Dès les premières secondes, quelque chose dérange, une respiration haletante, presque oppressante, s’infiltre dans l’espace sonore. Pas d’introduction confortable ici : Café Latte vous attrape à la gorge. Le morceau s’érige comme un coup de gueule pop rock psyché, une montée de tension où le corps féminin, trop souvent réduit à un objet de désir, reprend le contrôle du récit. Louise XIV met en lumière la pression sexuelle qui pèse sur les femmes dans le couple hétérosexuel, et le fait sans détour, avec une frontalité rare.
Musicalement, le trio joue sur les contrastes avec une précision chirurgicale. Une basse cold wave hypnotique déroule un fil sombre, pendant qu’une guitare scintillante perce l’obscurité. La batterie, elle, pulse avec une énergie disco presque insolente. On pense à la tension élégante de La Femme, mêlée à la nervosité post-punk de Fontaines D.C.. Mais Louise XIV ne copie pas : il ou elle digère, transforme, et recrache une identité sonore déjà bien affirmée.
Les mots, eux, ne se contentent pas d’être chantés, ils sont fragmentés, samplés, répétés. Mantras protecteurs ou slogans digitaux ? La frontière est floue.

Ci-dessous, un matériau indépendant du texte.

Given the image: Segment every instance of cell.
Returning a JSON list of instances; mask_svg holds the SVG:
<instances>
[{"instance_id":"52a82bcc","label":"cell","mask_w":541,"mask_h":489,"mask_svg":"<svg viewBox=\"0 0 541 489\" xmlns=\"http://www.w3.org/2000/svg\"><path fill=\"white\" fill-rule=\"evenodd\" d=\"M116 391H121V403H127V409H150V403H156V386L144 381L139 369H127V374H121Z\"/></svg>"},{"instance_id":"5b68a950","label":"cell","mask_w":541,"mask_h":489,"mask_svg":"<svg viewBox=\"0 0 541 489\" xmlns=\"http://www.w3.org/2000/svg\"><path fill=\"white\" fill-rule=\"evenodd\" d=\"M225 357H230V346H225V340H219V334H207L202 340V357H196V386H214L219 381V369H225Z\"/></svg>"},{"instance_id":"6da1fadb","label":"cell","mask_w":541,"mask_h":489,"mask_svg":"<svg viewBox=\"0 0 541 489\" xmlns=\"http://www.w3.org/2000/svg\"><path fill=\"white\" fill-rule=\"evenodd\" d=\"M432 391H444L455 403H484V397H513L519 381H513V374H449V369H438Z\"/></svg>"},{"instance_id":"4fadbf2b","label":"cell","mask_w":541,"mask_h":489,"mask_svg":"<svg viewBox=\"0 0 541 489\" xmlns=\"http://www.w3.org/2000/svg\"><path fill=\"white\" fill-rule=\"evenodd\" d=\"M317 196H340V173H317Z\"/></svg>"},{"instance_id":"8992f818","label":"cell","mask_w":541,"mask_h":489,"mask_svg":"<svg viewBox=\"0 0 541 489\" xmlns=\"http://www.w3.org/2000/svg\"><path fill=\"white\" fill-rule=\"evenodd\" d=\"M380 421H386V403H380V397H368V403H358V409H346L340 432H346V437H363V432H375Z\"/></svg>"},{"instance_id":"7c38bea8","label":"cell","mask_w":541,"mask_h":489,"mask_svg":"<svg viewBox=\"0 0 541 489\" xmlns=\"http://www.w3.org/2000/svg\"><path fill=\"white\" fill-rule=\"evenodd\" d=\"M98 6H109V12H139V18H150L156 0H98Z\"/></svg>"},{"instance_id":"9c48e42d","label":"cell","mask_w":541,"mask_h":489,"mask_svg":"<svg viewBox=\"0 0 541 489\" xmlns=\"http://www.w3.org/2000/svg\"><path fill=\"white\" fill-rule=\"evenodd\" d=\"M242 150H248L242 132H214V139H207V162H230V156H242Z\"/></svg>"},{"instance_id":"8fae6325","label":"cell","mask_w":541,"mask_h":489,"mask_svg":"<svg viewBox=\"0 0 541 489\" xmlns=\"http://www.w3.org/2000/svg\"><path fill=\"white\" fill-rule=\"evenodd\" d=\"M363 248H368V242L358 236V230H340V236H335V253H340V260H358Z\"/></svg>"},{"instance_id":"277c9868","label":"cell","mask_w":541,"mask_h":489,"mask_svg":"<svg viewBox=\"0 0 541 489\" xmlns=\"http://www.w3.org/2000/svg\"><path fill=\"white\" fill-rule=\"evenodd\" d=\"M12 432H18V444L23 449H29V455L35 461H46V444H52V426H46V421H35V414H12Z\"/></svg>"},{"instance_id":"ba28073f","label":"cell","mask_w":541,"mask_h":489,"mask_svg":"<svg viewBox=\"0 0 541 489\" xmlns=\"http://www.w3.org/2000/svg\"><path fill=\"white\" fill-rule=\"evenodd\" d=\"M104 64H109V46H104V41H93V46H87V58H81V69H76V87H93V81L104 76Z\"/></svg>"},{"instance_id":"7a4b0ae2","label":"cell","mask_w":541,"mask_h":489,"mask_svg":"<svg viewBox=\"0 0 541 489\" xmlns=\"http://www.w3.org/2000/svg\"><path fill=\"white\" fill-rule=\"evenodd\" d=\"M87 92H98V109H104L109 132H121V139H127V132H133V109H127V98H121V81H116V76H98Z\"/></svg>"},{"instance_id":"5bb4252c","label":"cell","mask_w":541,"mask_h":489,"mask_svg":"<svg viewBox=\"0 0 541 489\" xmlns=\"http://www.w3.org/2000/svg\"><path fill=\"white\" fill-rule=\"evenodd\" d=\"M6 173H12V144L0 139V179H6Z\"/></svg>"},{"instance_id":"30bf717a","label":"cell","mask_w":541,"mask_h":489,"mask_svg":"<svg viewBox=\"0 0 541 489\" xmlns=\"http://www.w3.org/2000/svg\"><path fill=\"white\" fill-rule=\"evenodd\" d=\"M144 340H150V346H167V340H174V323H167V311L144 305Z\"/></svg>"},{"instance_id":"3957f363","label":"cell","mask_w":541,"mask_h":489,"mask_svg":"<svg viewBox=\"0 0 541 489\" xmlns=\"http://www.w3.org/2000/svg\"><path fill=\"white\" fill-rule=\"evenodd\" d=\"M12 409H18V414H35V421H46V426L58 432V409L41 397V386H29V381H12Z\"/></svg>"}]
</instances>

La voix devient texture, puis instrument, puis cri. Et quand le morceau atteint son climax, tout s’embrase : les synthés explosent, la rythmique s’emballe, et l’ensemble bascule dans une transe cathartique.
Formé au printemps 2024 à Strasbourg, Louise XIV réunit trois musicien·nes aux trajectoires multiples mais à la vision commune. Leur ADN musical navigue entre les univers de Mylène Farmer, Sexy Sushi, Indochine, ou encore Yeah Yeah Yeahs. Un mélange audacieux où l’électro-pop se teinte de noirceur, de paillettes et d’engagement.
Leur signature ? Une voix cristalline portée par une musique disco survoltée, où les kicks techno s’entrechoquent avec des basses profondes, et où les synthés 80’s embrasent des mélodies électrisantes. Chez Louise XIV, la musique est une fête mais une fête lucide, traversée par la colère et l’urgence.
Avec Café Latte, le groupe ne livre pas seulement un single : il propose une expérience sensorielle et politique. Une œuvre qui danse autant qu’elle dérange, qui séduit autant qu’elle secoue. Et surtout, une promesse : celle d’un projet à suivre de très près.